**Written instruction**: Put the lines of the listing into a numbered list, starting with the line that contains "As you look" and running through the end of the listing, both included. Leave out blank lines.
++++++++
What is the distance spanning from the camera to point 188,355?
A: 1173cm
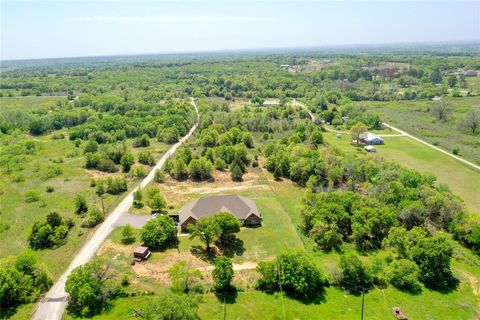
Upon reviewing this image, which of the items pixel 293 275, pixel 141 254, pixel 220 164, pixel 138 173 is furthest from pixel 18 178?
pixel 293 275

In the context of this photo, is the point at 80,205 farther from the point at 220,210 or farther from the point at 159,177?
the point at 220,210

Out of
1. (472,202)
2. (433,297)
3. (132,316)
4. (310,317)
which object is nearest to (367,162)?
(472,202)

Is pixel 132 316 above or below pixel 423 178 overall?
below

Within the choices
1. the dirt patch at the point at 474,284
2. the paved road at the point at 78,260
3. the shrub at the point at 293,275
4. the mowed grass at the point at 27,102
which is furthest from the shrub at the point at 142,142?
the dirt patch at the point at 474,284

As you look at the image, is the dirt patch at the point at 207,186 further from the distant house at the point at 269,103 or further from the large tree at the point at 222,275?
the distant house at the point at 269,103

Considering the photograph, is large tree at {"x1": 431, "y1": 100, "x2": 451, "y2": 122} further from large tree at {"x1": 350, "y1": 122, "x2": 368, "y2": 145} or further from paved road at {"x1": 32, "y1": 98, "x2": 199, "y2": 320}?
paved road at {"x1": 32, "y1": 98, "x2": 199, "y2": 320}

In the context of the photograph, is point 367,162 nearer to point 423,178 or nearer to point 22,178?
++++++++
**Correct result**:
1. As you look at the image, is the dirt patch at the point at 207,186 further from the distant house at the point at 269,103 or further from the large tree at the point at 222,275?
2. the distant house at the point at 269,103
3. Considering the photograph, is large tree at {"x1": 431, "y1": 100, "x2": 451, "y2": 122} further from large tree at {"x1": 350, "y1": 122, "x2": 368, "y2": 145} or further from paved road at {"x1": 32, "y1": 98, "x2": 199, "y2": 320}?
4. paved road at {"x1": 32, "y1": 98, "x2": 199, "y2": 320}
5. In the context of the photograph, is point 367,162 nearer to point 423,178 or nearer to point 22,178?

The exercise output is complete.